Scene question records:
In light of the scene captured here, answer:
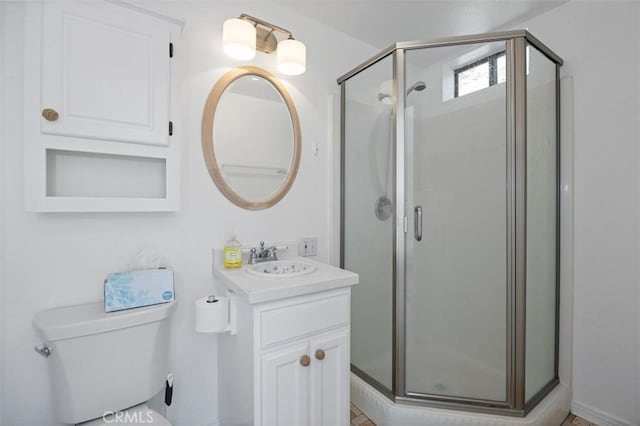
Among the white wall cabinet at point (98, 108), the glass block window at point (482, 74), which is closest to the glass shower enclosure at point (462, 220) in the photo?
the glass block window at point (482, 74)

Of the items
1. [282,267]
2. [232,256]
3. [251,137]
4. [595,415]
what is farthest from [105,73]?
[595,415]

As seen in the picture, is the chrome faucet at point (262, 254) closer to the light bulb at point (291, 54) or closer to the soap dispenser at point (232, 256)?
the soap dispenser at point (232, 256)

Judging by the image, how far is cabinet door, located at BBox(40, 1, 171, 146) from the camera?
1.07 meters

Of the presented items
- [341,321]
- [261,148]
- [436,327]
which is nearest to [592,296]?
[436,327]

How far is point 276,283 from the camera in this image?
1.21 m

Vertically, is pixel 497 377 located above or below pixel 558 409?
above

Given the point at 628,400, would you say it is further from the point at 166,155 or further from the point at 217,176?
the point at 166,155

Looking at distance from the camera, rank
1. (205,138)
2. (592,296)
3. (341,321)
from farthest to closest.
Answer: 1. (592,296)
2. (205,138)
3. (341,321)

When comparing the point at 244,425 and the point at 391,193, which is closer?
the point at 244,425

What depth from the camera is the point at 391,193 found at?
166 centimetres

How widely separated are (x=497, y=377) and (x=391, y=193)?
110cm

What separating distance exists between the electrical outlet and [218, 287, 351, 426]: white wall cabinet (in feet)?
1.84

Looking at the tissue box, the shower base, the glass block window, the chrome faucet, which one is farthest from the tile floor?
the glass block window

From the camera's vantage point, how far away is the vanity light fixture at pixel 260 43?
1.44 metres
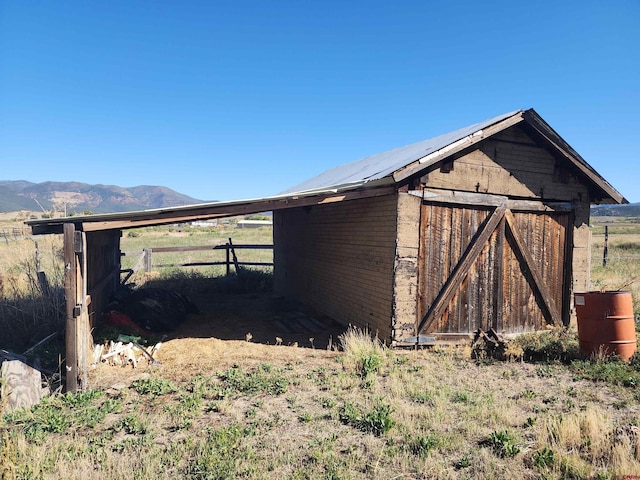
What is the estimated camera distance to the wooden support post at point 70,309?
5277mm

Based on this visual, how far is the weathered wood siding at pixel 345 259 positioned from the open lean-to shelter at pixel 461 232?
38mm

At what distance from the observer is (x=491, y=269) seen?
786 cm

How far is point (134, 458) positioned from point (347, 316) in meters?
5.71

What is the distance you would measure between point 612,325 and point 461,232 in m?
2.75

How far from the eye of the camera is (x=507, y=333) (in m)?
8.04

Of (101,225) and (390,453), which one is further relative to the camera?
(101,225)

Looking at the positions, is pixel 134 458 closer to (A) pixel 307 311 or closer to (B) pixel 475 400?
(B) pixel 475 400

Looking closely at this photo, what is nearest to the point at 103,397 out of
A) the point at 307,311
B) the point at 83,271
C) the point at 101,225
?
the point at 83,271

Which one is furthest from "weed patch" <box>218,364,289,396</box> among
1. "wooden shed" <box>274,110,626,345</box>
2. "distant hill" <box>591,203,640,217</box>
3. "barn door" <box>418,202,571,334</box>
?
"distant hill" <box>591,203,640,217</box>

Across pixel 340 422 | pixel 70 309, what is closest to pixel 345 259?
pixel 340 422

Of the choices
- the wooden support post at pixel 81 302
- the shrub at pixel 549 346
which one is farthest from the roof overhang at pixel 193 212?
the shrub at pixel 549 346

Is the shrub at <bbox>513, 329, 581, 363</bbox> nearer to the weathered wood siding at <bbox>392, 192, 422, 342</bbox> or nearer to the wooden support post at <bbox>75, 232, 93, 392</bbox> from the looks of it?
the weathered wood siding at <bbox>392, 192, 422, 342</bbox>

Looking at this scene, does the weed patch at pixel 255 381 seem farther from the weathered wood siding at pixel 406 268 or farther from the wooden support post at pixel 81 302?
the weathered wood siding at pixel 406 268

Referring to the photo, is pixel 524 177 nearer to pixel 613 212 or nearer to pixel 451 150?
pixel 451 150
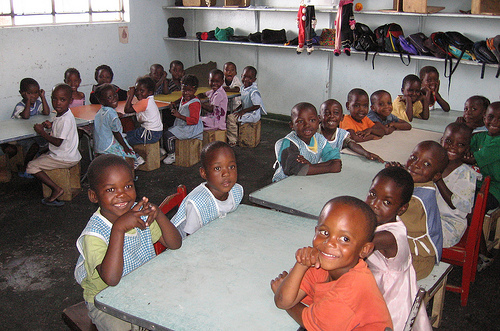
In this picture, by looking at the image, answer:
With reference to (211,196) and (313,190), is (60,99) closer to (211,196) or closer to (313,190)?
(211,196)

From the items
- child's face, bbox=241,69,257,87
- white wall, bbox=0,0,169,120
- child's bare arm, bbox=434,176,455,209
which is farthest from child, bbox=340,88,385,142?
white wall, bbox=0,0,169,120

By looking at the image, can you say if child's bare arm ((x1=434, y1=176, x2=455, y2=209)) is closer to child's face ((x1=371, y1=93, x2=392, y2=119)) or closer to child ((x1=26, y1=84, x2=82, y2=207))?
child's face ((x1=371, y1=93, x2=392, y2=119))

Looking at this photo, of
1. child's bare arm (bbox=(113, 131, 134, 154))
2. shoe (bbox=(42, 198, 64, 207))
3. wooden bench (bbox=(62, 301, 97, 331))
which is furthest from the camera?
child's bare arm (bbox=(113, 131, 134, 154))

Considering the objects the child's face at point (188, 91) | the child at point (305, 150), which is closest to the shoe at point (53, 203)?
the child's face at point (188, 91)

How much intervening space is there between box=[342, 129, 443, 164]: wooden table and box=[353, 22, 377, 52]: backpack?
85.0 inches

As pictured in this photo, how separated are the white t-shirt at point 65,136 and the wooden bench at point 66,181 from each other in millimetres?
143

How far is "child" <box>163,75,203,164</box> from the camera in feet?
16.6

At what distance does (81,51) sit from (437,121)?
15.1ft

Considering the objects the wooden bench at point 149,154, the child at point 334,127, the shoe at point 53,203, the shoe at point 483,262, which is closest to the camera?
the shoe at point 483,262

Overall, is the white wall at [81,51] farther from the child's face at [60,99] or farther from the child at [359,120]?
the child at [359,120]

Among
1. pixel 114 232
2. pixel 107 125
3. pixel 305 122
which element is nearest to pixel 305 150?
pixel 305 122

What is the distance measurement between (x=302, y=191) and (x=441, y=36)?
12.0 ft

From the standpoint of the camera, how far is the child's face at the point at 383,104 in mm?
3902

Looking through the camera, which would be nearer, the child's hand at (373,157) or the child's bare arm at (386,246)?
the child's bare arm at (386,246)
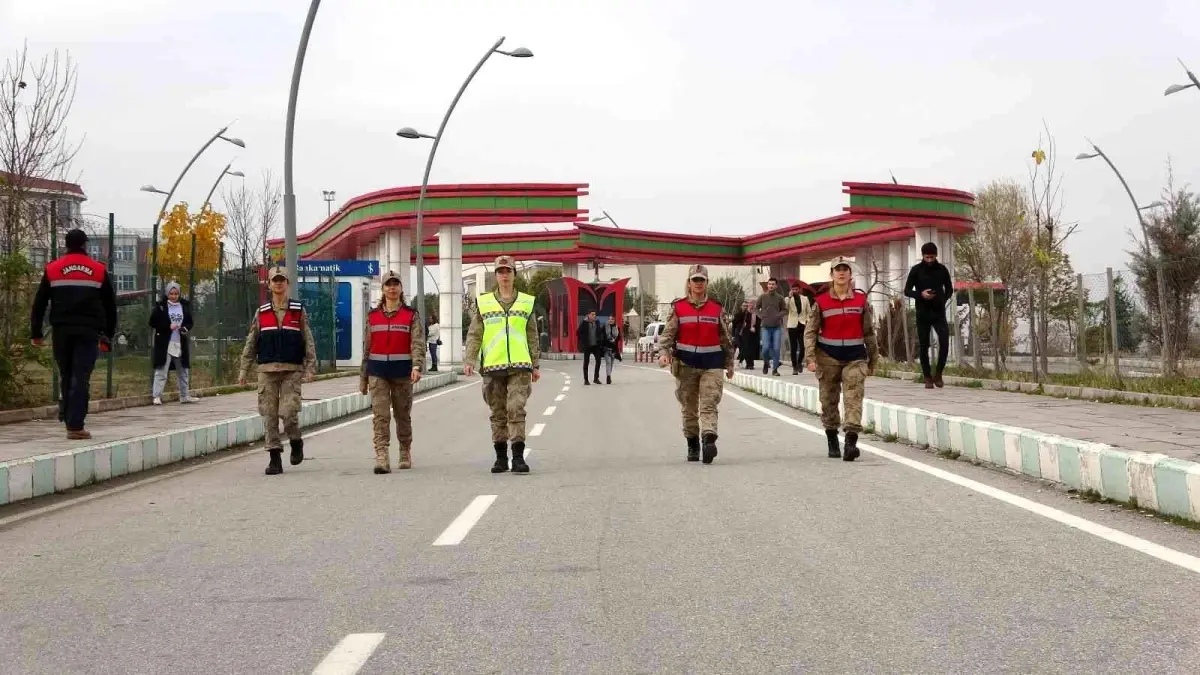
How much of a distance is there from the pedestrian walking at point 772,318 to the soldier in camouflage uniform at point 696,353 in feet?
44.6

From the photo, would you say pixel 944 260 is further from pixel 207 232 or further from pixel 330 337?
pixel 207 232

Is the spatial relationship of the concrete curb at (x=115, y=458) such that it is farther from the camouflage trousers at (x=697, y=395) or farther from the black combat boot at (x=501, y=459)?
the camouflage trousers at (x=697, y=395)

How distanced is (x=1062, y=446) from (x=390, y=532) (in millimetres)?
4733

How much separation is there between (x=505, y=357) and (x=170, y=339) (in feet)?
30.2

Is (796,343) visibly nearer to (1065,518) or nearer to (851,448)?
(851,448)

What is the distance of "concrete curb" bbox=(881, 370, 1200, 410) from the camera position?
1352 cm

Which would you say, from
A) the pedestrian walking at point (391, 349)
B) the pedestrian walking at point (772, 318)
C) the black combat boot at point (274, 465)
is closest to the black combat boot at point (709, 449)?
the pedestrian walking at point (391, 349)

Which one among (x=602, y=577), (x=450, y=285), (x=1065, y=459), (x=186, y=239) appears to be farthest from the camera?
(x=186, y=239)

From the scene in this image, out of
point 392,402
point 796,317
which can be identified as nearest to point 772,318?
point 796,317

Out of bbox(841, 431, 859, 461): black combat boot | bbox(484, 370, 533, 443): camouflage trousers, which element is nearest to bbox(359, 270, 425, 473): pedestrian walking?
bbox(484, 370, 533, 443): camouflage trousers

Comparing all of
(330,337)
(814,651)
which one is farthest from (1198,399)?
(330,337)

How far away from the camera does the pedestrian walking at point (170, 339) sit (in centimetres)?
1741

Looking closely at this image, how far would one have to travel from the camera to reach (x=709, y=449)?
33.6ft

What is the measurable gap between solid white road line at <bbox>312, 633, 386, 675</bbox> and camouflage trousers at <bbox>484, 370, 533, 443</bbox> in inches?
214
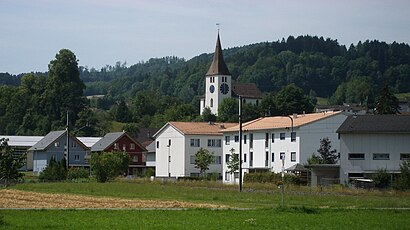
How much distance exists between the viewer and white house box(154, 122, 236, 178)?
101m

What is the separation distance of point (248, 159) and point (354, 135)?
1999 centimetres

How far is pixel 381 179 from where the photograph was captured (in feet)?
218

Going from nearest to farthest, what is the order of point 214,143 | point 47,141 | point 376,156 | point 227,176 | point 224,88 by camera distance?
point 376,156, point 227,176, point 214,143, point 47,141, point 224,88

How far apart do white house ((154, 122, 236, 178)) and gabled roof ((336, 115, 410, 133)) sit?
96.8 ft

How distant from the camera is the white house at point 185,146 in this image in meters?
101

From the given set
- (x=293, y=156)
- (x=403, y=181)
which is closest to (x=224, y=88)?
(x=293, y=156)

- **Work required**
Return the lines of the records verbatim, beginning with the line that contains "How far is pixel" and continuing through the end of the records.

- **Solution**
How far is pixel 381 179 from where the photograph was captured (in feet)?
218

Going from nearest to farthest, what is the order of point 214,143 | point 47,141 | point 376,156 | point 227,176 | point 224,88 by camera distance?
point 376,156, point 227,176, point 214,143, point 47,141, point 224,88

How far apart do white house ((154, 122, 236, 178)) and gabled roof ((336, 115, 410, 133)) sit?
96.8 ft

How distant from the camera is the white house at point 185,146 in this image in meters?
101

From the given set
- (x=293, y=156)
- (x=403, y=181)
which is closest to (x=224, y=88)?
(x=293, y=156)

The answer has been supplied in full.